§ OBJECTIVE
Reproduce the data below in full and exclude every picture.
"""
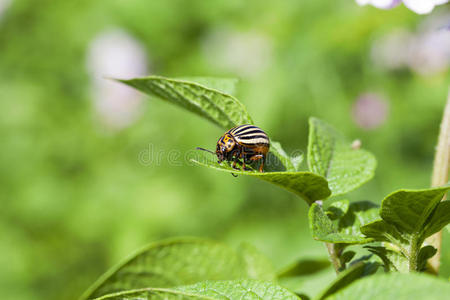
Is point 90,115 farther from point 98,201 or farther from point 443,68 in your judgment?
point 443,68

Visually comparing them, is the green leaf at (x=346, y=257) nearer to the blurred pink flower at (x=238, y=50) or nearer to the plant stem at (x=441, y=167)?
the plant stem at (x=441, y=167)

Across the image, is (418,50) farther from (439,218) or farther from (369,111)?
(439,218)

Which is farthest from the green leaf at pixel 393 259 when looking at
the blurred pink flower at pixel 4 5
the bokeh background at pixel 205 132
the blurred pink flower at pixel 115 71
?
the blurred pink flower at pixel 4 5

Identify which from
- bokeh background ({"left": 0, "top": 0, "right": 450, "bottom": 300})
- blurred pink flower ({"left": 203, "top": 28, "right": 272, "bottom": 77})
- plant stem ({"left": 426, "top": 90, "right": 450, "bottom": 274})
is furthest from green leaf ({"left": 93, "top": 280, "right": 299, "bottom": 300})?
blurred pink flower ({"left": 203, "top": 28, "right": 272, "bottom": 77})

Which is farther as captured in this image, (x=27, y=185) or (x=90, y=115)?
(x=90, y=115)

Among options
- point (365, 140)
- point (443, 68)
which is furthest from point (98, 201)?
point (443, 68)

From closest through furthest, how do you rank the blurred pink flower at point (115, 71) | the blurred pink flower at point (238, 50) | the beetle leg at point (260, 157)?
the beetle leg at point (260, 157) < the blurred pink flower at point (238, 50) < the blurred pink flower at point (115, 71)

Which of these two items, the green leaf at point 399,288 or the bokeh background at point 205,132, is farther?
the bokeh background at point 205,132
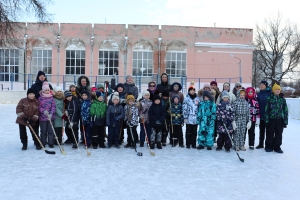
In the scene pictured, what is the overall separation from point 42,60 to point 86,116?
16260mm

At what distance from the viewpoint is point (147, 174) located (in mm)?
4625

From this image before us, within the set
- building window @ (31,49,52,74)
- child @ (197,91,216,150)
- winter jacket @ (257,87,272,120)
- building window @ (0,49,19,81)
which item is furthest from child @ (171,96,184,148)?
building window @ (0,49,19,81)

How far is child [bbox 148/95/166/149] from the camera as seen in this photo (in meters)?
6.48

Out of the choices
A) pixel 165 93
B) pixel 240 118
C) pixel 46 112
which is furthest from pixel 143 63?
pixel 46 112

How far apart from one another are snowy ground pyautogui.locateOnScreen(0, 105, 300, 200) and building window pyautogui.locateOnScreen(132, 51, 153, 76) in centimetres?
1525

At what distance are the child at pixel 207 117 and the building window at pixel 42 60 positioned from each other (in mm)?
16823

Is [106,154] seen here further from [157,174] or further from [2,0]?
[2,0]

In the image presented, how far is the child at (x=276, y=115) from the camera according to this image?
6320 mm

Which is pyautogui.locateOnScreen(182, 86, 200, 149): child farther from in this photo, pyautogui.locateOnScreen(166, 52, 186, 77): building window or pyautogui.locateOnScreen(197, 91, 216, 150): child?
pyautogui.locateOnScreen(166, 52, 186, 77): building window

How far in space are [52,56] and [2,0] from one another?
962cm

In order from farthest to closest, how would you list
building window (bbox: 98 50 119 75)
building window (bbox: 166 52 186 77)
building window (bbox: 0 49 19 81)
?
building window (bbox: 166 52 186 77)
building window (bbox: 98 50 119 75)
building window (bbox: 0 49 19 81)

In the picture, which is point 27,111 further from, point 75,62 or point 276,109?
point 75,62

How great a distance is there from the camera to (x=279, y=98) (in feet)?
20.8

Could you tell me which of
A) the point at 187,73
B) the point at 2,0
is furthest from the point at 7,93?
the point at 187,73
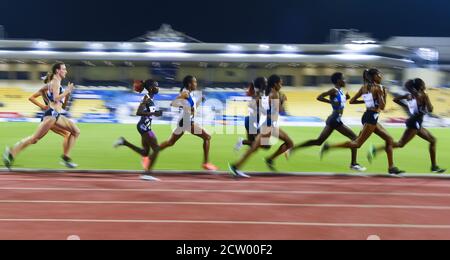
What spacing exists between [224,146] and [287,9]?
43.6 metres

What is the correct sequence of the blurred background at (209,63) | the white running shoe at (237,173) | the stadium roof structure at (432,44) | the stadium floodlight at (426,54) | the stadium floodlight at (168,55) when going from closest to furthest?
"""
§ ANSWER TO THE EXERCISE
Is point 90,115 farther from point 98,201 or farther from point 443,68 in your judgment?
point 443,68

Visually comparing them, is the green leaf at (x=346, y=257) nearer to the blurred pink flower at (x=238, y=50) or nearer to the plant stem at (x=441, y=167)?
the plant stem at (x=441, y=167)

Across the image, is (418,50) farther from (439,218) or farther from (369,111)?
(439,218)

Which is farthest from the green leaf at pixel 393 259 when looking at
the blurred pink flower at pixel 4 5
the bokeh background at pixel 205 132
the blurred pink flower at pixel 115 71
?
the blurred pink flower at pixel 4 5

Identify which from
- bokeh background ({"left": 0, "top": 0, "right": 450, "bottom": 300})
- blurred pink flower ({"left": 203, "top": 28, "right": 272, "bottom": 77})
- plant stem ({"left": 426, "top": 90, "right": 450, "bottom": 274})
is furthest from green leaf ({"left": 93, "top": 280, "right": 299, "bottom": 300})?
blurred pink flower ({"left": 203, "top": 28, "right": 272, "bottom": 77})

Which is farther as captured in this image, (x=27, y=185) or (x=90, y=115)?
(x=90, y=115)

Among options
- point (365, 140)
- point (443, 68)
which is furthest from point (98, 201)?
point (443, 68)

From closest through furthest, how do you rank the blurred pink flower at point (115, 71) | the blurred pink flower at point (238, 50) | the beetle leg at point (260, 157)?
the beetle leg at point (260, 157) < the blurred pink flower at point (238, 50) < the blurred pink flower at point (115, 71)

Which of these two items, the green leaf at point 399,288 or the bokeh background at point 205,132, is farther?
the bokeh background at point 205,132
In the scene pictured, what is the overall separation from point 42,60 to point 86,116?
16260mm

At what distance from the viewpoint is point (147, 174) located (in mm)?
4625

From this image before us, within the set
- building window @ (31,49,52,74)
- child @ (197,91,216,150)
- winter jacket @ (257,87,272,120)
- building window @ (0,49,19,81)
which item is furthest from child @ (171,96,184,148)?
building window @ (0,49,19,81)

How far is child [bbox 148/95/166/149] from the camera as seen in this photo (in meters)?
6.48

Out of the choices
A) pixel 165 93
B) pixel 240 118
C) pixel 46 112
which is furthest from pixel 143 63?
pixel 46 112

How far apart from one another are snowy ground pyautogui.locateOnScreen(0, 105, 300, 200) and building window pyautogui.locateOnScreen(132, 51, 153, 76) in centimetres?
1525

At what distance are the child at pixel 207 117 and the building window at pixel 42 60 positioned from each other (in mm)?
16823

Is [106,154] seen here further from [157,174] or further from [2,0]?
[2,0]

In the image presented, how far is the child at (x=276, y=115) from the camera according to this image?
6320 mm

Which is pyautogui.locateOnScreen(182, 86, 200, 149): child farther from in this photo, pyautogui.locateOnScreen(166, 52, 186, 77): building window or pyautogui.locateOnScreen(197, 91, 216, 150): child?
pyautogui.locateOnScreen(166, 52, 186, 77): building window

How far in space are [52,56] and [2,0] from one another?
962cm

In order from farthest to closest, how would you list
building window (bbox: 98 50 119 75)
building window (bbox: 166 52 186 77)
building window (bbox: 0 49 19 81)
?
building window (bbox: 166 52 186 77)
building window (bbox: 98 50 119 75)
building window (bbox: 0 49 19 81)

In the picture, which is point 27,111 further from, point 75,62 or point 276,109?
point 75,62

How great a distance is there from the camera to (x=279, y=98) (in feet)?
20.8

Could you tell me which of
A) the point at 187,73
B) the point at 2,0
is furthest from the point at 7,93?
the point at 187,73
What spacing exists between [224,146] and [287,9]?
43.6 metres

What is the correct sequence of the blurred background at (209,63) | the white running shoe at (237,173) | the stadium roof structure at (432,44) | the stadium floodlight at (426,54) | the stadium floodlight at (168,55) when going from closest to furthest?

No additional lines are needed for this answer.